Once again, new and inexperienced Bitcoin investors (speculators) bought into Bitcoin on the hype and sold on panic — losing millions of dollars in the process.
Because what many investors fail to recognize is that if everyone knows the information that is responsible for any instrument rising or falling in price — that doesn’t affect its price any more, it’s already baked in.
That’s why I said last week that the “halving” doesn’t matter — if nothing else, it presents an excellent opportunity for traders who collected Bitcoin at lower prices to sell into the hype of “halving.”

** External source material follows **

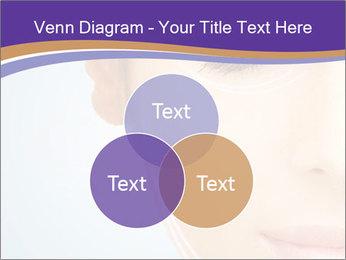 0000074290 PowerPoint Template - Slide 33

Less of anything doesn’t automatically make it more valuable. Less Bitcoin is not more valuable unless one accepts Bitcoin’s inherent value — and the jury is still out on that one.
Similarly, it’s not at all clear whether the only way for oil is up. Skies have never been more blue and the climate challenge posed by oil means that it’s uncertain oil demand will ever return to pre-coronavirus levels.
Bitcoin’s “halving” or a “bottoming of the oil market” or any other number of factors that are well-known and well-documented can’t cause anything because they’re already known, which means that odds are the market has already priced in this information.
But inexperienced investors don’t know that and when you’ve been locked away in your house or apartment for over a month, suddenly anything can look like a good investment.